Dlaczego york? To nie fanaberia. Justynka jest też alergiczką, uczuloną m.in. na sierść kota, psa, kurz, oraz pleśnie pod różną postacią. - Nie może bezkarnie pogłaskać żadnego zwierzaka, a szczególnie podwórkowych piesków, których jest w naszym gospodarstwie kilka - ubolewa mama dziewczynki. Tymczasem właśnie yorki są dobrymi towarzyszami dla alergików. Może znajdzie się więc ktoś, kto zechce takiego pieska podarować chorującej dziewczynce? - Staramy się, aby zapewnić jej
normalne życie
takie, jakie prowadzą jej równieśnicy, ale nie zawsze to jest możliwe - przyznaje Jarosław Misterski. Ze łzami w oczach wspomina chwilę, kiedy po wyjściu od jednego ze specjalistów Justynka zapytała, kiedy umrze...

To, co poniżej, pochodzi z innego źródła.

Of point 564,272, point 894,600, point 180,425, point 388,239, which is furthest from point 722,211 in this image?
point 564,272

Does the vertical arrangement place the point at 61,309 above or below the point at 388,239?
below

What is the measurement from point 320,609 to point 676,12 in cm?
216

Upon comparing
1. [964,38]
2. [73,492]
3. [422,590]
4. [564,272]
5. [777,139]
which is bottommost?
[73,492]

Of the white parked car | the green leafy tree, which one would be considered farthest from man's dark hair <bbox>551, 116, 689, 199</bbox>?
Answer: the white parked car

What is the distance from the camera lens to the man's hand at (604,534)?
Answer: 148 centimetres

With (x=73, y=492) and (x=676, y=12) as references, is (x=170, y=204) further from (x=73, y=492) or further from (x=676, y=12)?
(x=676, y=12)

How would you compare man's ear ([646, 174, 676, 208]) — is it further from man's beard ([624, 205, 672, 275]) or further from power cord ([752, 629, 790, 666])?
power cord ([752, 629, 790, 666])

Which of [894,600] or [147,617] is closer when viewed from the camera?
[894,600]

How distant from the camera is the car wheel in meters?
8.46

Leczenia dziewczynki trudno wyobrazić sobie bez inhalatora. Justynka ma też specjalny przyrząd do wprawiania klatki piersiowej w drżenie. To "Acapella" - nowoczesne urządzenie do rehabilitacji układu oddechowego. Marzeniem rodziców i dziewczynki jest kupno kamizelki oscylacyjnej. W czasie wizyty w poznańskiej Poradni Pulmonologicznej, której pacjentką od lat jest Justyna, miała okazje przejść sesję terapeutyczną. - Okazało się że dość dobrze znosi to urzadzenie rehabilitacyjne i raczej
nie ma przeciwskazań
do stosowania codziennych zabiegów - mówi Barbara Misterska. Problem jest jednak ogromny koszt kamizelki - 27. tys. złotych! Justyna ma wokół siebie wielu ludzi dobrej woli. Wsparli ją ludzie, firmy, placówki oświatowe, księża m.in. z Topólki, Świerczyna, Czamanina, Paniewa. Może jednak uda się poruszyć czyjeś jesz cze serce?